| EXERCISE DETAILS |
Copy every entry exactly.

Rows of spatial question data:

◇ ◇ ◇ ◇

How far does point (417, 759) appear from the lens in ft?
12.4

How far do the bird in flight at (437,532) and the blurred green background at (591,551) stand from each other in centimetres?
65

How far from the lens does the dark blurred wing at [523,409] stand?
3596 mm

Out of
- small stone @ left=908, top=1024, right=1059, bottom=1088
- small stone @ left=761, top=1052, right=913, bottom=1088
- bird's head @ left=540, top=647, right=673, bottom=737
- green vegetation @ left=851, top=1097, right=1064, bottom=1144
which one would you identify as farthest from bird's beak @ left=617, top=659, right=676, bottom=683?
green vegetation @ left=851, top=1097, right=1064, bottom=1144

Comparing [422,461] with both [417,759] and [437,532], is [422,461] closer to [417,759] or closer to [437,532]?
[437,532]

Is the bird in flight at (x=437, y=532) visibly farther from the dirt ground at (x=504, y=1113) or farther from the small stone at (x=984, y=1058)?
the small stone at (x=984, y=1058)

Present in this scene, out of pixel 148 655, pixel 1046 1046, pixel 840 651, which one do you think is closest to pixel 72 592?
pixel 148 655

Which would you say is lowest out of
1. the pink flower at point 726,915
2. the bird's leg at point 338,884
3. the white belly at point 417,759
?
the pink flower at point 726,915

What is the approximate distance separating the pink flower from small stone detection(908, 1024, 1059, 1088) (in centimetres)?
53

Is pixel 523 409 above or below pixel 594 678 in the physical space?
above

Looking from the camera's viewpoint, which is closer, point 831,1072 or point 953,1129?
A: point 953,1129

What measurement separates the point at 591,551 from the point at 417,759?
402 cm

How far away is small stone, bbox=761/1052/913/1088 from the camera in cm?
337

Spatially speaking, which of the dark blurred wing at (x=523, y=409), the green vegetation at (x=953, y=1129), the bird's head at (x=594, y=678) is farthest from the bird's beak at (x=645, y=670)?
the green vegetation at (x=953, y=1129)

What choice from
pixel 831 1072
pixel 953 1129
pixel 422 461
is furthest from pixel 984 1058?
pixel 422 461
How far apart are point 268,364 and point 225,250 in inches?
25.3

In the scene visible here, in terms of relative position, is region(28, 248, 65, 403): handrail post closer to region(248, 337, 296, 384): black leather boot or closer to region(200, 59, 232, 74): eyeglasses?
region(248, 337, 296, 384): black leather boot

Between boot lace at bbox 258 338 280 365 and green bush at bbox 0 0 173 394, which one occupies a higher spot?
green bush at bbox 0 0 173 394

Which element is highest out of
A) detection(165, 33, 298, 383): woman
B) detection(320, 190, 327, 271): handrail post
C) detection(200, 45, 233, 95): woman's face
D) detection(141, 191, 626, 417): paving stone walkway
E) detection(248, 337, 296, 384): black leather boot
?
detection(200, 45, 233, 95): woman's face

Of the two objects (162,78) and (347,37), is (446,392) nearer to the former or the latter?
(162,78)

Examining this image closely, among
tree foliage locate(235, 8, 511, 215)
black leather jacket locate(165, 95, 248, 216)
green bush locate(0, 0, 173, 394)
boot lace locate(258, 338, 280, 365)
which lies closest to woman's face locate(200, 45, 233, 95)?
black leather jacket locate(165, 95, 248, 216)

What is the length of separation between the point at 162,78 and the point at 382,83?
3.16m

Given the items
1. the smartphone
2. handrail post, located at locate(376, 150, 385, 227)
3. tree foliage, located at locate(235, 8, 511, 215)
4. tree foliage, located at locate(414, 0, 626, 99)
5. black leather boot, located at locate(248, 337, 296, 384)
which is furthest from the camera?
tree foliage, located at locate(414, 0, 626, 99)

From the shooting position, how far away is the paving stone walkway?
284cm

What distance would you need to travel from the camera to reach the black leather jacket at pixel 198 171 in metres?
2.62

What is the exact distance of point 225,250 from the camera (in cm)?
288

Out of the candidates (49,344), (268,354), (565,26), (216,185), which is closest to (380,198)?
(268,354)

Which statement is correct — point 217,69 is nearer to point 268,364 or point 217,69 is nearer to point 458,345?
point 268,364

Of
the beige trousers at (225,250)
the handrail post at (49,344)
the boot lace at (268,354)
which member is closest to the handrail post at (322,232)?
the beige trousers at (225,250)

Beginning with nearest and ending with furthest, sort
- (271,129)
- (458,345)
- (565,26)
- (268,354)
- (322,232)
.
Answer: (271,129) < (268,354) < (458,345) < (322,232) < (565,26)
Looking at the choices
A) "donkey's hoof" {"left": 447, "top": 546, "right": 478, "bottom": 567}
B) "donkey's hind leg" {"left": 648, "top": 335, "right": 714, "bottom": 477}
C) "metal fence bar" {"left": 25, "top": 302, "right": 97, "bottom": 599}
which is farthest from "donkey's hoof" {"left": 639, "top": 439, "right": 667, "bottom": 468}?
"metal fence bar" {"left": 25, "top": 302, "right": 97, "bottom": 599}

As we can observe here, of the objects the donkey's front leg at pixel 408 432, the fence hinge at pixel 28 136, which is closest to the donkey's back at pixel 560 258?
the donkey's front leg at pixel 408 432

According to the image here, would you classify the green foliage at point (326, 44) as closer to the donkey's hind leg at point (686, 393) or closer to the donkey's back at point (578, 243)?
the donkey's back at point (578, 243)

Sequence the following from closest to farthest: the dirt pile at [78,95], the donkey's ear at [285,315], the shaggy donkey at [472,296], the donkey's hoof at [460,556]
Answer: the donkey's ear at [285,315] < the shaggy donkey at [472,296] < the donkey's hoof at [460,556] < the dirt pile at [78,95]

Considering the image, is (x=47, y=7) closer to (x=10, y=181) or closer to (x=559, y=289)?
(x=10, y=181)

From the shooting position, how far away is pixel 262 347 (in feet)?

◇ ◇ ◇ ◇

| PROBLEM SOLUTION |
How far does point (417, 759) appear from the lens in ft?
12.4

How far do the bird in flight at (437,532) and the blurred green background at (591,551) stand from each other in centimetres?
65

How far from the lens does the dark blurred wing at [523,409] stand?
3596 mm

Out of
- small stone @ left=908, top=1024, right=1059, bottom=1088
- small stone @ left=761, top=1052, right=913, bottom=1088
- bird's head @ left=540, top=647, right=673, bottom=737
- green vegetation @ left=851, top=1097, right=1064, bottom=1144
which one would you identify as farthest from bird's beak @ left=617, top=659, right=676, bottom=683?
green vegetation @ left=851, top=1097, right=1064, bottom=1144

Comparing [422,461] with both [417,759] and [437,532], is [422,461] closer to [417,759] or closer to [437,532]?
[437,532]

Is the bird in flight at (x=437, y=532) visibly farther from the dirt ground at (x=504, y=1113) or farther from the small stone at (x=984, y=1058)?
the small stone at (x=984, y=1058)

Present in this scene, out of pixel 148 655, pixel 1046 1046, pixel 840 651, which one do you think is closest to pixel 72 592?
pixel 148 655

Which would you say is lowest out of
1. the pink flower at point 726,915
2. the bird's leg at point 338,884
3. the white belly at point 417,759
?
the pink flower at point 726,915

What is the approximate distance separating the pink flower from small stone detection(908, 1024, 1059, 1088) (in centimetres)?
53

Is pixel 523 409 above or below pixel 594 678 in the physical space?
above

Looking from the camera's viewpoint, which is closer, point 831,1072 or point 953,1129?
A: point 953,1129

What measurement separates the point at 591,551 from the point at 417,759?
402 cm

How far away is small stone, bbox=761/1052/913/1088 from the camera in cm?
337

Spatially speaking, which of the dark blurred wing at (x=523, y=409), the green vegetation at (x=953, y=1129), the bird's head at (x=594, y=678) is farthest from the bird's beak at (x=645, y=670)?
the green vegetation at (x=953, y=1129)

What choice from
pixel 831 1072
pixel 953 1129
pixel 422 461
is furthest from pixel 984 1058?
pixel 422 461
How far apart are point 268,364 and point 225,250 in inches?
25.3

In the scene visible here, in terms of relative position, is region(28, 248, 65, 403): handrail post closer to region(248, 337, 296, 384): black leather boot or closer to region(200, 59, 232, 74): eyeglasses?
region(248, 337, 296, 384): black leather boot

Between boot lace at bbox 258 338 280 365 and green bush at bbox 0 0 173 394, which one occupies a higher spot?
green bush at bbox 0 0 173 394

Which element is highest out of
A) detection(165, 33, 298, 383): woman
B) detection(320, 190, 327, 271): handrail post
C) detection(200, 45, 233, 95): woman's face
D) detection(141, 191, 626, 417): paving stone walkway
E) detection(248, 337, 296, 384): black leather boot
?
detection(200, 45, 233, 95): woman's face

Of the two objects (162,78) and (347,37), is (446,392) nearer to the former or the latter?
(162,78)

Examining this image closely, among
tree foliage locate(235, 8, 511, 215)
black leather jacket locate(165, 95, 248, 216)
green bush locate(0, 0, 173, 394)
boot lace locate(258, 338, 280, 365)
which lies closest to woman's face locate(200, 45, 233, 95)?
black leather jacket locate(165, 95, 248, 216)

What is the length of separation between the point at 162,78 and the point at 382,83?
3.16m

Given the items
1. the smartphone
2. handrail post, located at locate(376, 150, 385, 227)
3. tree foliage, located at locate(235, 8, 511, 215)
4. tree foliage, located at locate(414, 0, 626, 99)
5. black leather boot, located at locate(248, 337, 296, 384)
which is furthest from the camera?
tree foliage, located at locate(414, 0, 626, 99)

From the shooting position, how far away is the paving stone walkway?
284cm

What distance would you need to travel from the camera to reach the black leather jacket at pixel 198 171 in metres?
2.62

What is the exact distance of point 225,250 from the camera (in cm)?
288

Out of the candidates (49,344), (268,354), (565,26), (216,185), which is closest to (380,198)?
(268,354)

Which statement is correct — point 217,69 is nearer to point 268,364 or point 217,69 is nearer to point 458,345?
point 268,364

Of
the beige trousers at (225,250)
the handrail post at (49,344)
the boot lace at (268,354)
which member is closest to the handrail post at (322,232)?
the beige trousers at (225,250)

Beginning with nearest and ending with furthest, sort
- (271,129)
- (458,345)
- (565,26)
- (268,354)
- (322,232)
.
Answer: (271,129) < (268,354) < (458,345) < (322,232) < (565,26)
Looking at the choices
A) "donkey's hoof" {"left": 447, "top": 546, "right": 478, "bottom": 567}
B) "donkey's hind leg" {"left": 648, "top": 335, "right": 714, "bottom": 477}
C) "metal fence bar" {"left": 25, "top": 302, "right": 97, "bottom": 599}
which is farthest from "donkey's hoof" {"left": 639, "top": 439, "right": 667, "bottom": 468}?
"metal fence bar" {"left": 25, "top": 302, "right": 97, "bottom": 599}

As we can observe here, of the objects the donkey's front leg at pixel 408 432, the fence hinge at pixel 28 136, which is closest to the donkey's back at pixel 560 258?
the donkey's front leg at pixel 408 432

According to the image here, would you classify the green foliage at point (326, 44) as closer to the donkey's hind leg at point (686, 393) or closer to the donkey's back at point (578, 243)?
the donkey's back at point (578, 243)

Sequence the following from closest to farthest: the dirt pile at [78,95], the donkey's ear at [285,315], the shaggy donkey at [472,296], the donkey's hoof at [460,556]
Answer: the donkey's ear at [285,315] < the shaggy donkey at [472,296] < the donkey's hoof at [460,556] < the dirt pile at [78,95]

Considering the image, is (x=47, y=7) closer to (x=10, y=181) or closer to (x=559, y=289)?
(x=10, y=181)

From the shooting position, how far away is pixel 262 347 (in feet)?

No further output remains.